Re: Naming from Dan Brickley on 2000-05-08 (www-rdf-interest@w3.org from May 2000)

From: Dan Brickley <danbri@w3.org>
Date: Mon, 8 May 2000 13:59:40 -0400 (EDT)
To: Dan Connolly <connolly@w3.org>
cc: www-rdf-interest@w3.org
Message-ID: <Pine.LNX.4.20.0005081043380.27405-100000@tux.w3.org>
On Mon, 8 May 2000, Dan Connolly wrote:

> Dan Brickley wrote:
> > On Mon, 8 May 2000, Godfrey Rust wrote:
> > 
> > > At 09:35 AM 5/8/00 +0100, McBride, Brian wrote:
> > > >What resource does the URI http://www.w3.org/2000/01/rdf-schema# name?
> > > >
> > > >Is it the namespace, the RDF Model, the XML serialization or some abstract
> > > >composition of all of them?
> 
> It identifies
> 	the empty-fragment ("") view of
> 	the resource accessable by (among other mechanisms, such
> 		as proxies, caches, and phoning your neighbor to
> 		ask him to ask him what's available there just now)
> 		HTTP to a host called www.w3.org
> 		using the path /2000/02/rdf-schema
> 
> 
> The term "resource" is pretty much opaque, like the term "point" in
> geometry. Consider:
> 
> 	What point does (10, 15) identify?
> 
> except that URI-space is very much non-euclidean ;-)
> 
> >From a less formal perspective, you can consider URIs as noun phrases;
> they identify a "person, place, or thing".
> 
> > > Or the particular manifestation or format of one of them as it appears at
> > > this location?
> > 
> > Great questions. Here's a meta-question:
> > 
> > Is this a question about the RDF schema namespace URI, about XML namespace
> > URIs generally, or about Web architecture and URI naming in the general
> > case? Unfortunately I don't think theres a clear answer, but I'm inclined
> > towards the latter.
> > 
> > Here's an analogy:
> > 
> >         http://www.w3.org/Icons/WWW/w3c_main
> > 
> > What resource is this? When I dereferenced it just now I got a resource
> > of type image/png.
> 
> Careful; you got an *entity body* of type image/png, not a resource.

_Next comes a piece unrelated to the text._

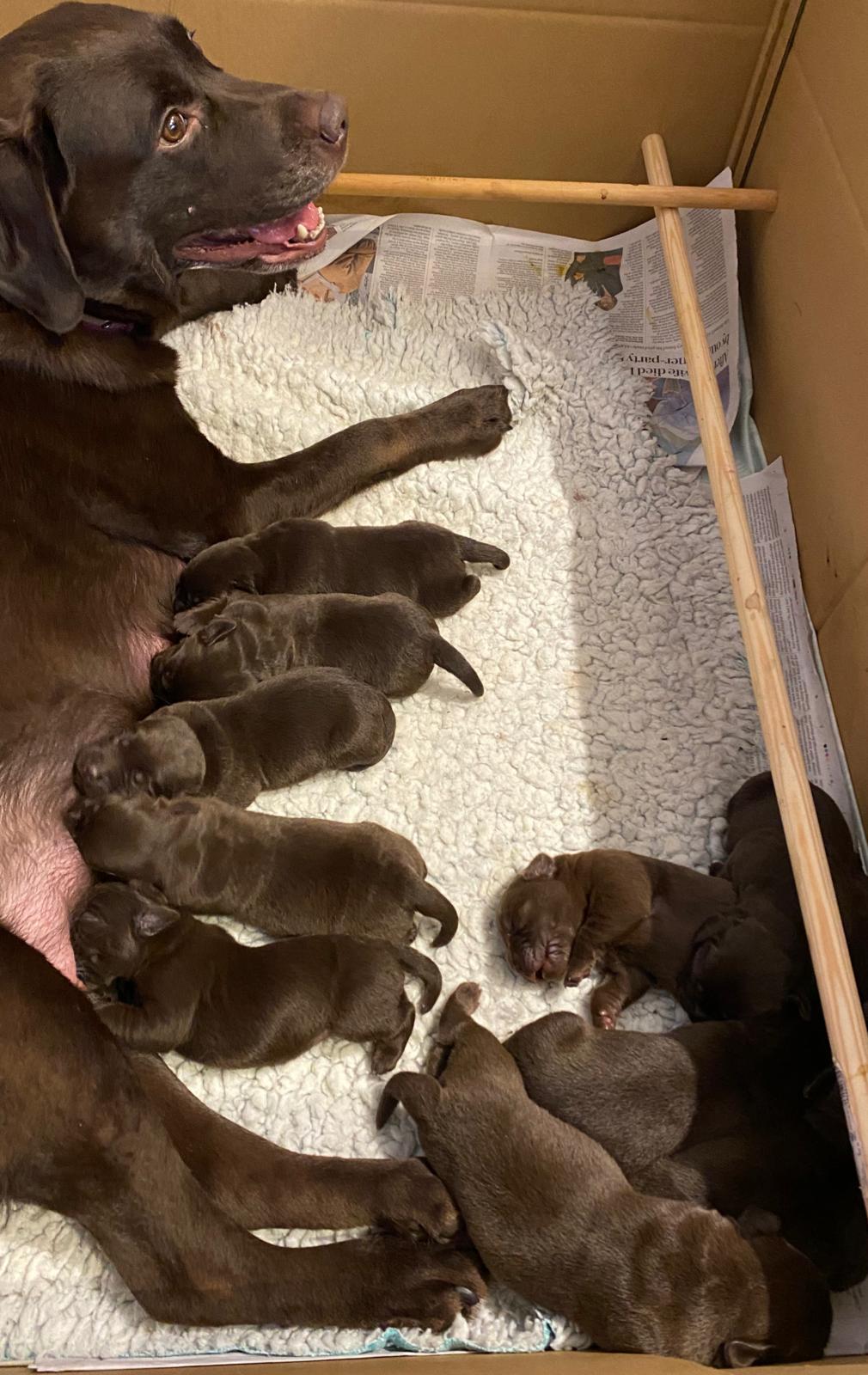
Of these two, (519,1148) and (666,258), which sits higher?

In the RDF world, and on my reading of Web architecture, we   can think of
the entity body either as a literal chunk of data, or as a resource for
which we lack (knowledge of) a URI name. I'm inclined to think of it as a
resource, anonymous in the sense of being un-named in this context, but
possessing properties such as sizeInBytes, checksum etc.

So on this view: there are some resources that can provide representations
of themselves as other resources. The resource
http://www.w3.org/Icons/WWW/w3c_main and the resource it emits
[some-unnamed-entity-body] are related, and shouldn't be conflated. If we
want to exchange metadata about the latter, we either get used to talking
about it as a resource, or consider it a "literal", in the RDF sense.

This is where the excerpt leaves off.